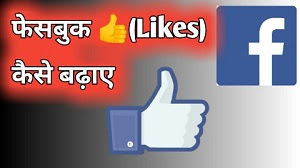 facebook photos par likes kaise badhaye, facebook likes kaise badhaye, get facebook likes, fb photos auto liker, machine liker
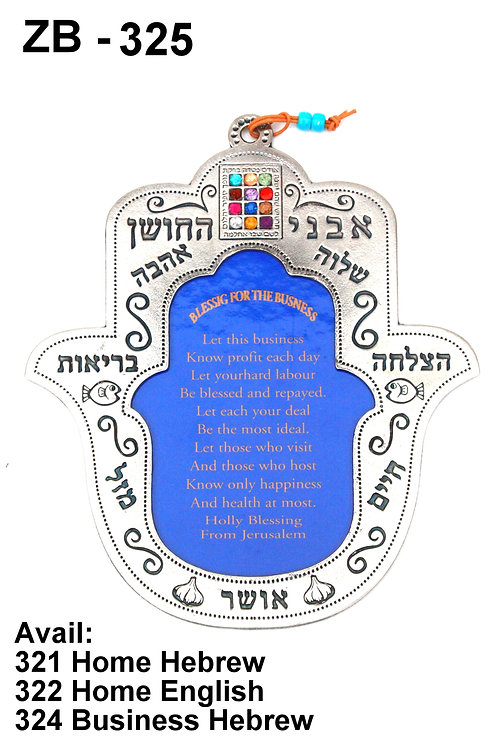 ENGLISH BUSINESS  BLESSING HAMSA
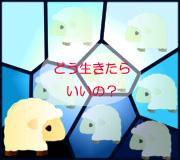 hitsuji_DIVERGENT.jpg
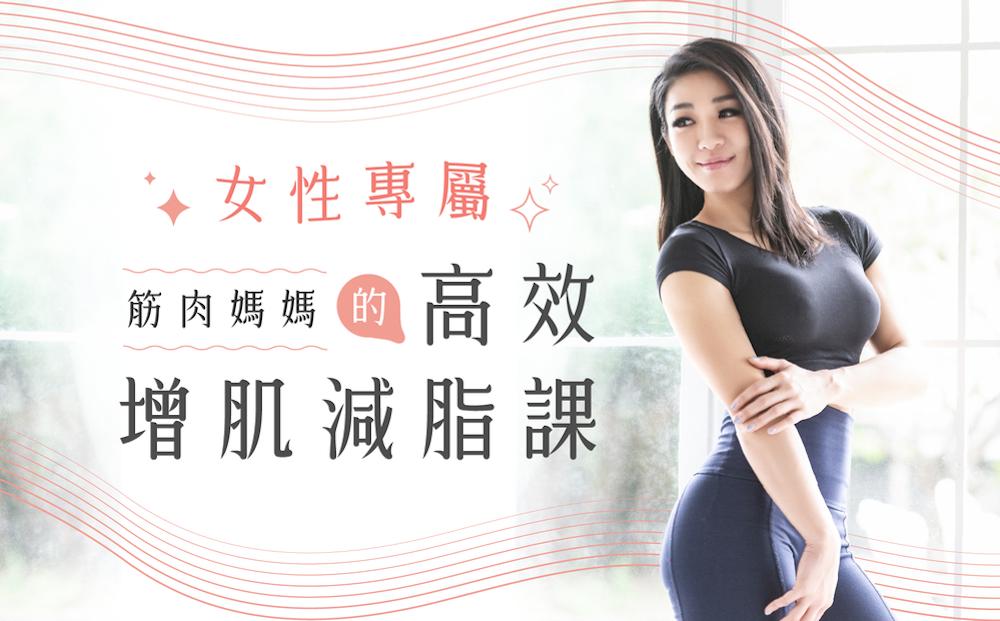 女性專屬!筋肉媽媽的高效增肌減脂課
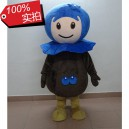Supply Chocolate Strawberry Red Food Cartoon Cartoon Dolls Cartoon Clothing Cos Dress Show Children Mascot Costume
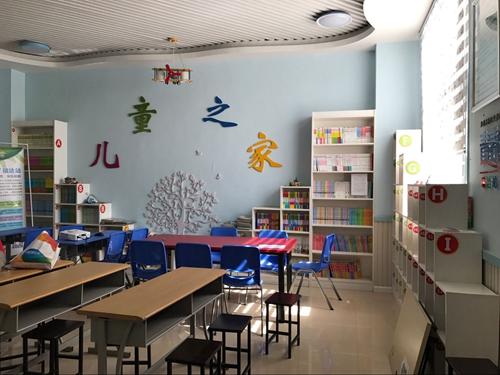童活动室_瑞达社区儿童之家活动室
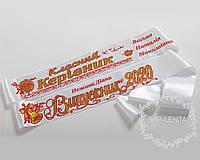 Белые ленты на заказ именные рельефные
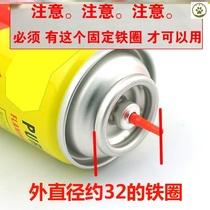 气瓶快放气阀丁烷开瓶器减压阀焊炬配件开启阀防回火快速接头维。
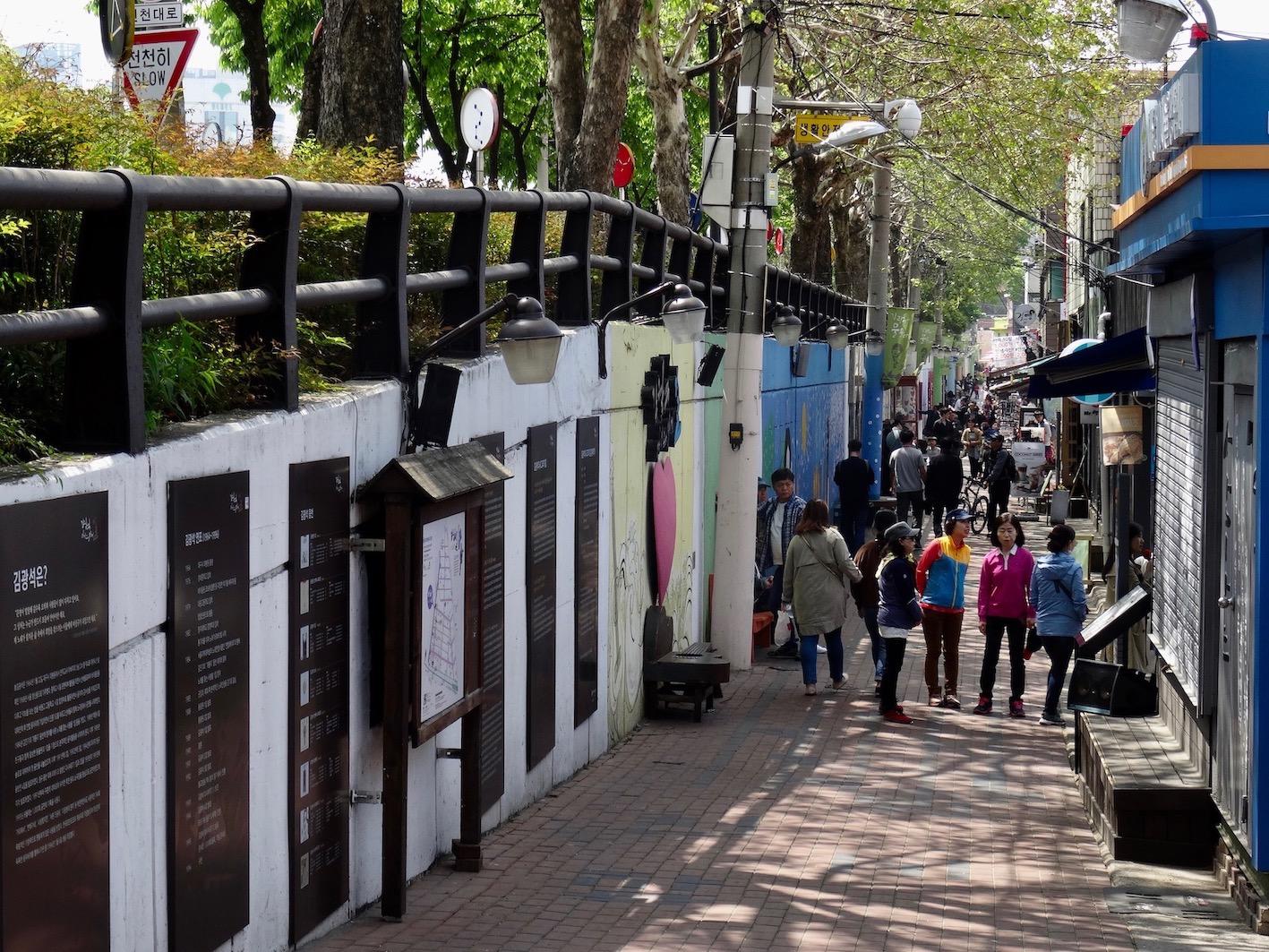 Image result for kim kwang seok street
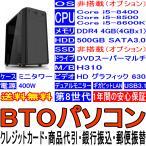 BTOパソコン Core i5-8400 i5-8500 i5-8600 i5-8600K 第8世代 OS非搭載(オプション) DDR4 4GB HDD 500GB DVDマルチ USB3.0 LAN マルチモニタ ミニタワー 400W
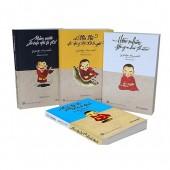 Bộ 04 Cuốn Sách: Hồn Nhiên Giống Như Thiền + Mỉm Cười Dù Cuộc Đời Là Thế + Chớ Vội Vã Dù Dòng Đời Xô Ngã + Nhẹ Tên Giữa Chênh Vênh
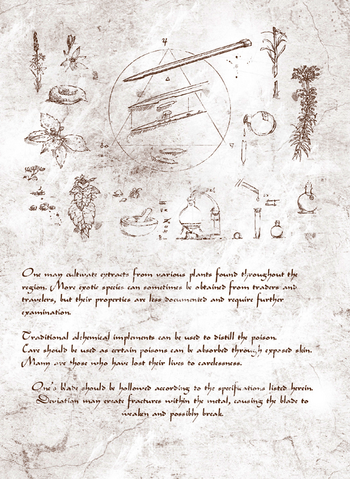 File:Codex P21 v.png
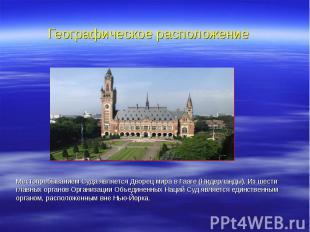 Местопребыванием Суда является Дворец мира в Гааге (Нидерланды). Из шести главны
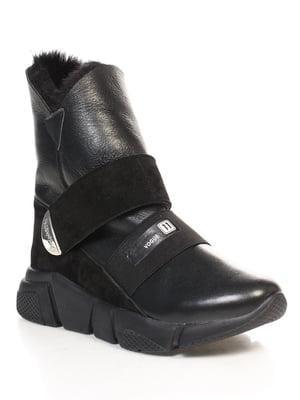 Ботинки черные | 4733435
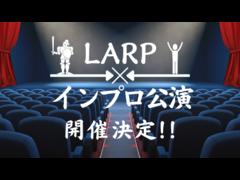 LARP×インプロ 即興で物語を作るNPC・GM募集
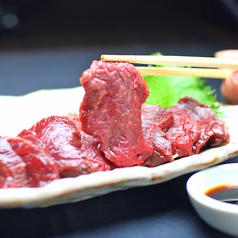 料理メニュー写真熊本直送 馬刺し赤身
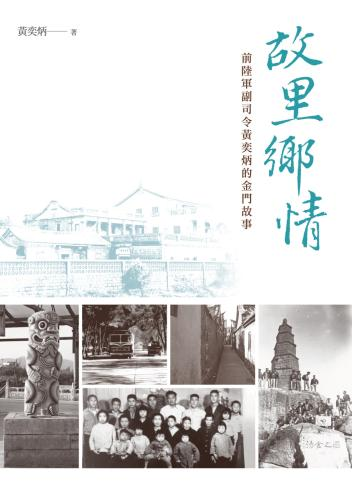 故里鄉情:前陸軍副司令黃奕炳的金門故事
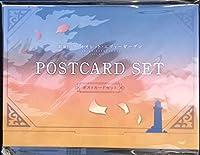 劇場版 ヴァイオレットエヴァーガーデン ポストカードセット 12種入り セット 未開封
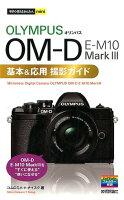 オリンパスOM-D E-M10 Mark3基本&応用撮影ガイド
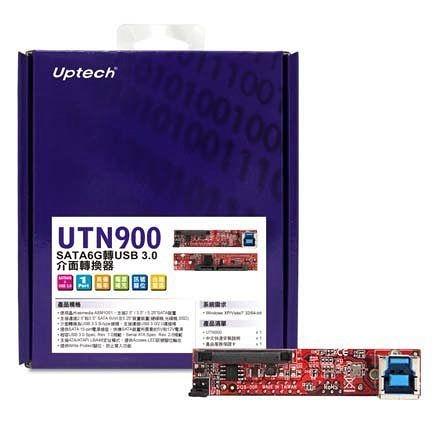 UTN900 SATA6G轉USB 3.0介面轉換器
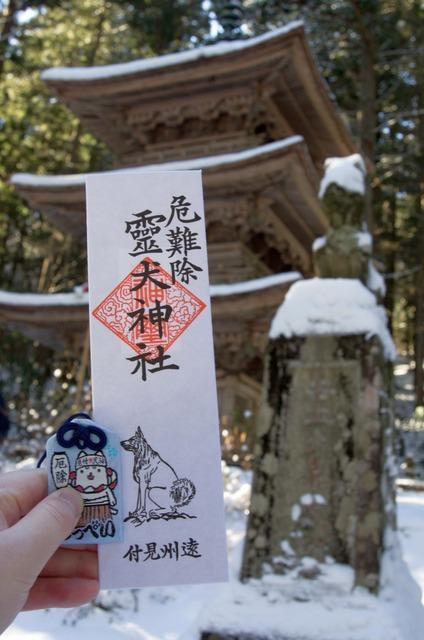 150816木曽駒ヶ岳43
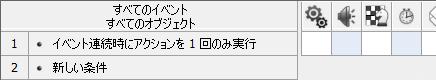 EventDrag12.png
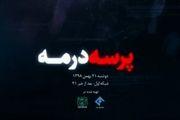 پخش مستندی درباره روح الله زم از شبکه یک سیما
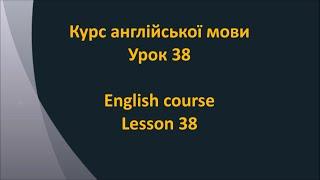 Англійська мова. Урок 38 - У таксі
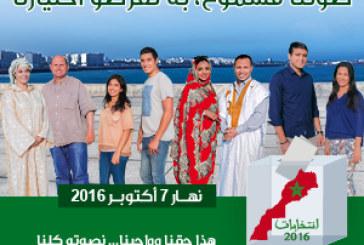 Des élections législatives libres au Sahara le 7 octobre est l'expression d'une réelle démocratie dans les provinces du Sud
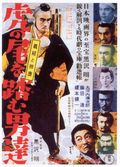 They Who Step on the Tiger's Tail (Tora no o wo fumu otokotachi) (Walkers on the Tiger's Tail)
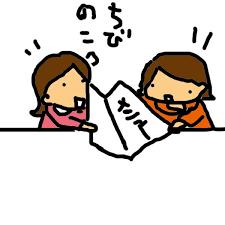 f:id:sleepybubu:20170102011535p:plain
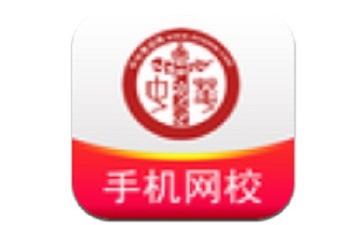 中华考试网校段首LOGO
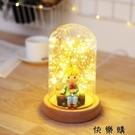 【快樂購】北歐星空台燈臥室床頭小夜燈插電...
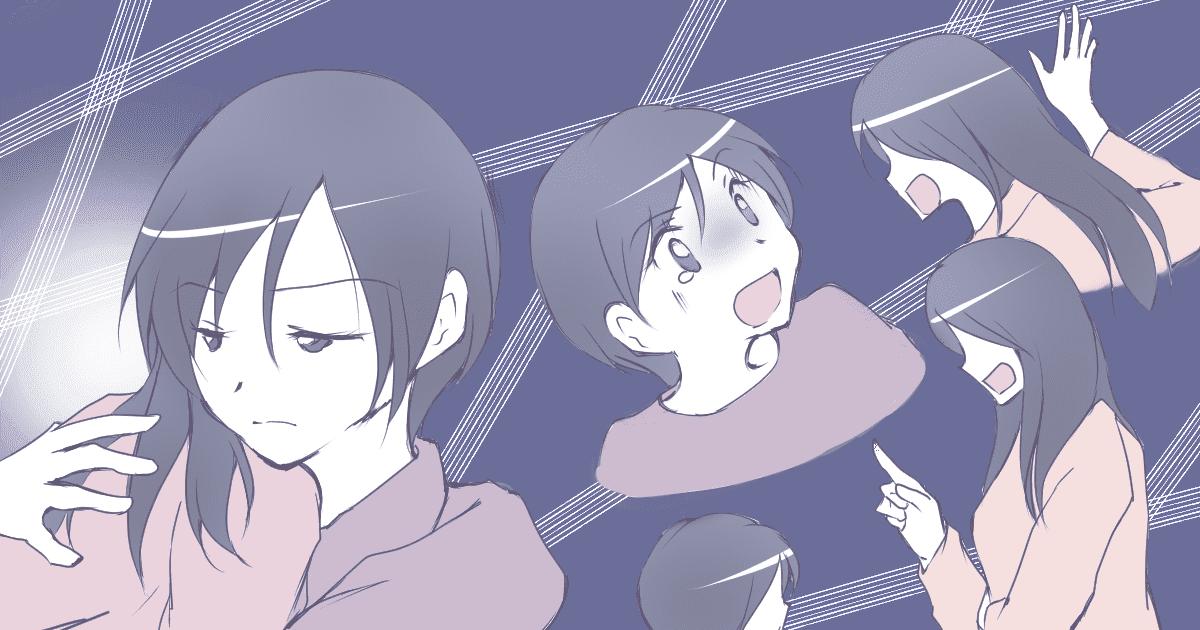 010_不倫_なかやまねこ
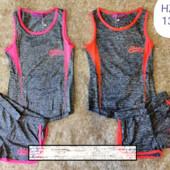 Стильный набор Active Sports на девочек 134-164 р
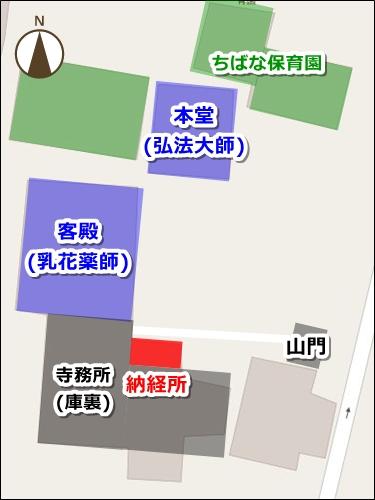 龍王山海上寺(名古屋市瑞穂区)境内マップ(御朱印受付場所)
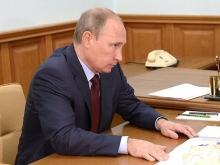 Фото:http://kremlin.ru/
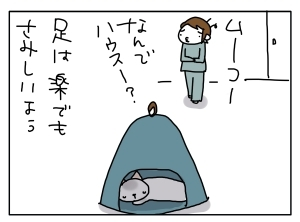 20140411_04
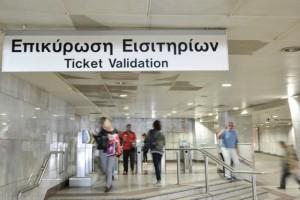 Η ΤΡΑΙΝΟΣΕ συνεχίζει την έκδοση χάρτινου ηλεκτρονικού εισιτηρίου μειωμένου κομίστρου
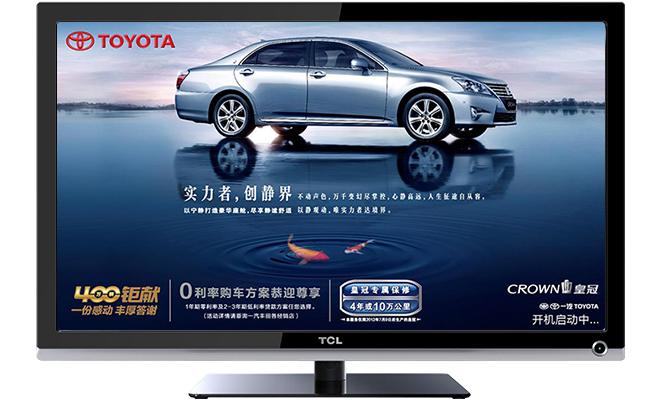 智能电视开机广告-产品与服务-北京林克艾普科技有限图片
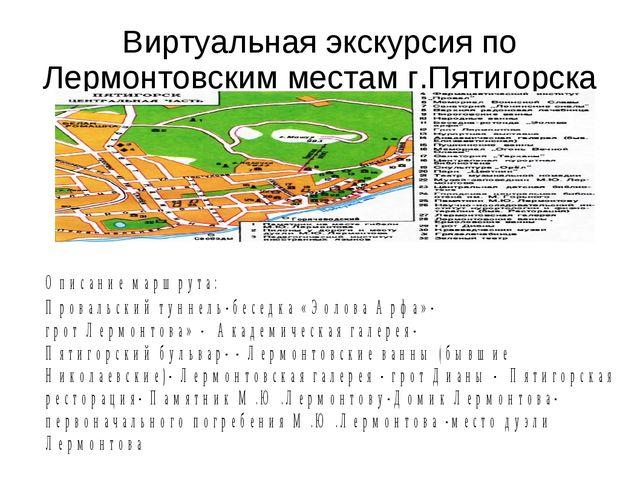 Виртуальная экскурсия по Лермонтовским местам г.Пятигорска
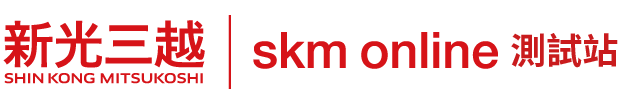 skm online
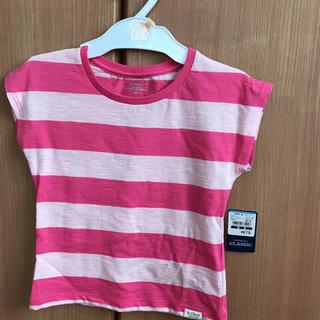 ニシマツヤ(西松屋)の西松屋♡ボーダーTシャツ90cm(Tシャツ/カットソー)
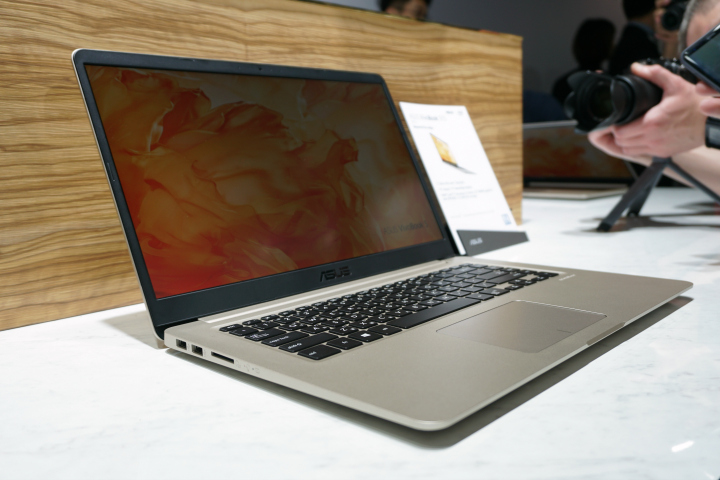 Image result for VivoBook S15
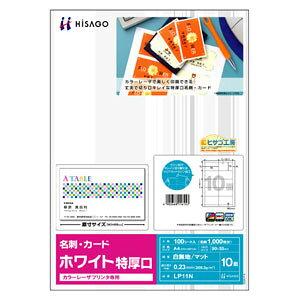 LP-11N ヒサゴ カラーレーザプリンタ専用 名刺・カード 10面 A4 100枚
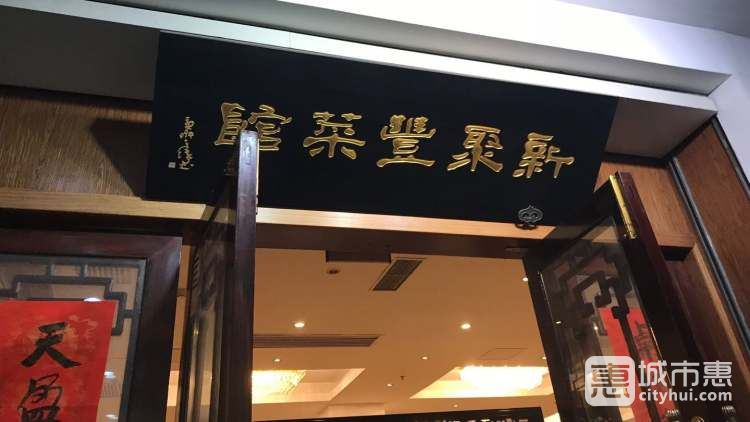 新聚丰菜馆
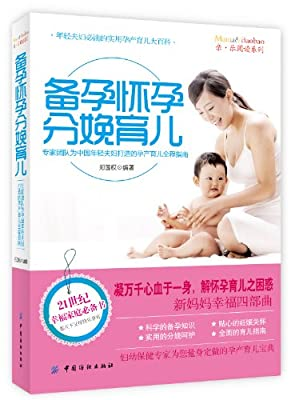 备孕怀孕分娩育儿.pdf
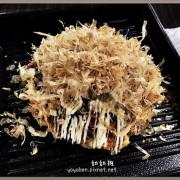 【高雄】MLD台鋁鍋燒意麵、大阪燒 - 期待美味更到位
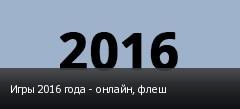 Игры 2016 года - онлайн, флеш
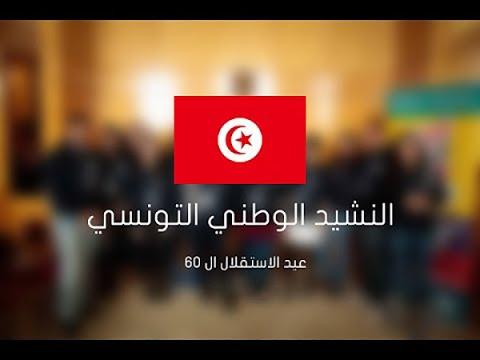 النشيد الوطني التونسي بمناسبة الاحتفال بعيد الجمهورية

• TASK DIRECTIONS
Please print the material exactly as given above, omitting the pictures.

• EXERCISE RESULT
 facebook photos par likes kaise badhaye, facebook likes kaise badhaye, get facebook likes, fb photos auto liker, machine liker
 ENGLISH BUSINESS  BLESSING HAMSA
 hitsuji_DIVERGENT.jpg
 女性專屬!筋肉媽媽的高效增肌減脂課
Supply Chocolate Strawberry Red Food Cartoon Cartoon Dolls Cartoon Clothing Cos Dress Show Children Mascot Costume
童活动室_瑞达社区儿童之家活动室
 Белые ленты на заказ именные рельефные
 气瓶快放气阀丁烷开瓶器减压阀焊炬配件开启阀防回火快速接头维。
 Image result for kim kwang seok street
 BTOパソコン Core i5-8400 i5-8500 i5-8600 i5-8600K 第8世代 OS非搭載(オプション) DDR4 4GB HDD 500GB DVDマルチ USB3.0 LAN マルチモニタ ミニタワー 400W
 Bộ 04 Cuốn Sách: Hồn Nhiên Giống Như Thiền + Mỉm Cười Dù Cuộc Đời Là Thế + Chớ Vội Vã Dù Dòng Đời Xô Ngã + Nhẹ Tên Giữa Chênh Vênh
 File:Codex P21 v.png
 Местопребыванием Суда является Дворец мира в Гааге (Нидерланды). Из шести главны
 Ботинки черные | 4733435
 LARP×インプロ 即興で物語を作るNPC・GM募集
 料理メニュー写真熊本直送 馬刺し赤身
 故里鄉情:前陸軍副司令黃奕炳的金門故事
 劇場版 ヴァイオレットエヴァーガーデン ポストカードセット 12種入り セット 未開封
 オリンパスOM-D E-M10 Mark3基本&応用撮影ガイド
 UTN900 SATA6G轉USB 3.0介面轉換器
 150816木曽駒ヶ岳43
 EventDrag12.png
 پخش مستندی درباره روح الله زم از شبکه یک سیما
 Англійська мова. Урок 38 - У таксі
 Des élections législatives libres au Sahara le 7 octobre est l'expression d'une réelle démocratie dans les provinces du Sud
 They Who Step on the Tiger's Tail (Tora no o wo fumu otokotachi) (Walkers on the Tiger's Tail)
 f:id:sleepybubu:20170102011535p:plain
 中华考试网校段首LOGO
 【快樂購】北歐星空台燈臥室床頭小夜燈插電...
 010_不倫_なかやまねこ
 Стильный набор Active Sports на девочек 134-164 р
 龍王山海上寺(名古屋市瑞穂区)境内マップ(御朱印受付場所)
 Фото:http://kremlin.ru/
 20140411_04
 Η ΤΡΑΙΝΟΣΕ συνεχίζει την έκδοση χάρτινου ηλεκτρονικού εισιτηρίου μειωμένου κομίστρου
 智能电视开机广告-产品与服务-北京林克艾普科技有限图片
 Виртуальная экскурсия по Лермонтовским местам г.Пятигорска
 skm online
 ニシマツヤ(西松屋)の西松屋♡ボーダーTシャツ90cm(Tシャツ/カットソー)
 Image result for VivoBook S15
 LP-11N ヒサゴ カラーレーザプリンタ専用 名刺・カード 10面 A4 100枚
 新聚丰菜馆
 备孕怀孕分娩育儿.pdf
 【高雄】MLD台鋁鍋燒意麵、大阪燒 - 期待美味更到位
 Игры 2016 года - онлайн, флеш
 النشيد الوطني التونسي بمناسبة الاحتفال بعيد الجمهورية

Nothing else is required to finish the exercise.